The city’s Department of Health and Mental Hygiene notes on its website that recent COVID-19 data is “incomplete” because of delays in reporting.

But New York City Mayor Bill de Blasio, a Democrat, extolled the numbers during a press conference at City Hall.

“This city fought back from being the epicenter of the coronavirus to having a 24-hour period with no deaths at all,” he told reporters.

New York state has the most deaths linked to COVID-19 in the nation. As of July 11, the state recorded 25,979 deaths among patients with the disease.

Most of the deaths took place in New York City, which has confirmed 18,760 deaths as of Sunday.

NTD Photo
Hasidic men speak with an elderly patient being brought into Mount Sinai Hospital amid the COVID-19 pandemic in New York City on April 1, 2020. (Spencer Platt/Getty Images)
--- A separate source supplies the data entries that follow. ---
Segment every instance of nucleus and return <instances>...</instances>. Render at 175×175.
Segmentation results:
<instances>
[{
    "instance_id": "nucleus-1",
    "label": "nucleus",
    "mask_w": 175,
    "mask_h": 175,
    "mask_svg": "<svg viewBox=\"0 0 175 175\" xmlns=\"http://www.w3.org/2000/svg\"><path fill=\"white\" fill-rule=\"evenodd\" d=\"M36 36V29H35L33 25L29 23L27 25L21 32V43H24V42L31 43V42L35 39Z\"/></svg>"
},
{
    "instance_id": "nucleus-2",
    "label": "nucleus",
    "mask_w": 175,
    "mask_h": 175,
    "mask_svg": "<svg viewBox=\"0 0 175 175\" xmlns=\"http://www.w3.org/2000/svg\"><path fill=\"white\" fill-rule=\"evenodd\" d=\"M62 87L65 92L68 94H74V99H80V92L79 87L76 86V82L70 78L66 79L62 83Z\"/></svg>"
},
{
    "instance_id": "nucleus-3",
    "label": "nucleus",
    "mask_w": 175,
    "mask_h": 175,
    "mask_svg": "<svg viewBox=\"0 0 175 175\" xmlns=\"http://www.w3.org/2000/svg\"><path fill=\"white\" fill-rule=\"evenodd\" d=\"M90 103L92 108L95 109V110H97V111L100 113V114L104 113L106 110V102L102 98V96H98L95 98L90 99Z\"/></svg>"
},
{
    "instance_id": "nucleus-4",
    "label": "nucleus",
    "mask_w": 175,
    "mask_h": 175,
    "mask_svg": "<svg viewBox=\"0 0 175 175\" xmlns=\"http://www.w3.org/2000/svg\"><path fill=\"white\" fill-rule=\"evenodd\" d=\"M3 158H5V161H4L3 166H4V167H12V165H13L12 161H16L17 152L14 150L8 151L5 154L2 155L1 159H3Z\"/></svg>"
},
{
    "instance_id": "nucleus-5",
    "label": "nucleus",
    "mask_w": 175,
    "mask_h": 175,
At the peak of the crisis, the city was seeing over 500 patients die per day with the disease. The worst day was April 7, when 597 patients died, according to data from the city.

De Blasio announced last week that he was ordering the cancellation of all large events through September to try to keep the virus in check. Religious events and protests are exempted from the order.

“While it pains me to call off some of the city’s beloved events, our focus now must be the prioritization of city space for public use and the continuation of social distancing,” the mayor said.

Officials also unveiled a plan for students to return to schools two or three days a week in the fall, though New York Gov. Andrew Cuomo, a Democrat, said the same day that he hasn’t decided which districts can hold in-person classes.